YKL-40 (CHI3L1) plays a major role in inflammation and angiogenesis. In patients with metastatic colorectal cancer (mCRC) we wanted to test if high pretreatment levels of plasma YKL-40 and change of YKL-40 during therapy with cetuximab and irinotecan was independent of KRAS mutation status and associated with progression free (PFS) and overall survival (OS).

Methods

Two independent studies of 162 patients and 98 patients (Study I and II) with mCRC resistant to 5-FU, oxaliplatin and irinotecan treated with cetuximab and irinotecan without knowledge of their KRAS mutation status were performed in Denmark between 2006 and 2008. Plasma YKL-40 was determined by ELISA. Seven mutations in the KRAS oncogene were determined by the DxS TheraScreen kit.

Results

In both studies a high pretreatment plasmaYKL-40 (log transformed continuous variable) was significantly associated to short overall survival (OS) independent of KRAS mutation status (Study I: HR = 1.17, 95% CI 1.04-1.30, P = 0.009; interaction between KRAS and YKL-40 P = 0.75; Study II: HR = 1.34, 95% CI 1.12-1.59, P = 0.0001; interaction between KRAS and YKL-40 p = 0.85). Multivariate Cox analysis including YKL-40, age, sex, performance status (PS), number of metastatic sites and KRAS mutation status demonstrated that elevated pretreatment plasma YKL-40 was an independent biomarker of OS (Study I: HR = 1.53, 95% CI 1.10-2.13, P = 0.013; Study II: HR = 2.89, 1.84-4.53, P 

Conclusions

In two independent studies plasma YKL-40 before and during treatment of patients with mCRC with cetuximab and irinotecan was a strong independent biomarker of PFS and OS independent of KRAS mutation status.

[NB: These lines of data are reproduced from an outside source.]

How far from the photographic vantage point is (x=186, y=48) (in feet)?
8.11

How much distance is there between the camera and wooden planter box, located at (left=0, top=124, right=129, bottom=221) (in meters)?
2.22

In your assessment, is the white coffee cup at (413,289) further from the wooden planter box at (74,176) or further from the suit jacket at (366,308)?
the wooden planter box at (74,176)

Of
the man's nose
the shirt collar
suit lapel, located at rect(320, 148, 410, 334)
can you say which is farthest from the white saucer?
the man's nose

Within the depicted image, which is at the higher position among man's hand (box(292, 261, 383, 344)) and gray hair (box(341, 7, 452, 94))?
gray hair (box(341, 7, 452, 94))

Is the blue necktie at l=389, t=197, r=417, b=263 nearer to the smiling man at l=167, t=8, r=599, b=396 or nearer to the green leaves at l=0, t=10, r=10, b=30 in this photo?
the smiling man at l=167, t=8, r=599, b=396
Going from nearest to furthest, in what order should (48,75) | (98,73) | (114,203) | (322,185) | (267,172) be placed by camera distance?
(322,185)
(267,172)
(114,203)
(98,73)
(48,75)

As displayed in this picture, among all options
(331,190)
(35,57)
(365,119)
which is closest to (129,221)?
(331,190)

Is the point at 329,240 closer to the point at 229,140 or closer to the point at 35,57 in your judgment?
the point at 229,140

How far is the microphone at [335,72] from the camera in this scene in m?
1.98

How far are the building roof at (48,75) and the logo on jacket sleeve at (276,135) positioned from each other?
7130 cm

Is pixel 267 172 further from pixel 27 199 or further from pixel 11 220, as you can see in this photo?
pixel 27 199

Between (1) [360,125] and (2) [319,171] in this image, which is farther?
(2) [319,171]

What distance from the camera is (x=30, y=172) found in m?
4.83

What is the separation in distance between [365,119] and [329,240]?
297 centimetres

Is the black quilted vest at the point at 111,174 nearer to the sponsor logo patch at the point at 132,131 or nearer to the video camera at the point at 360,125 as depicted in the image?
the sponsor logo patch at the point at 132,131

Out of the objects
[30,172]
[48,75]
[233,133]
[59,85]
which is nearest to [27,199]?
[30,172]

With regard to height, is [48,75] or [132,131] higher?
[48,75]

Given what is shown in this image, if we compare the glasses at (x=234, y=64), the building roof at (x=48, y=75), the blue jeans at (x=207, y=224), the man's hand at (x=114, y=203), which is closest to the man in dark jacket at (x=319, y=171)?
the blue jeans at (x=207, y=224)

Clinical trial identification

EudraCT number 2006-001-961-40

Legal entity responsible for the study

Department of Oncology, Herlev and Gentofte Hospital, University of Copenhagen

Funding

Department of Oncology, Herlev and Gentofte Hospital, University of Copenhagen

Disclosure

All authors have declared no conflicts of interest.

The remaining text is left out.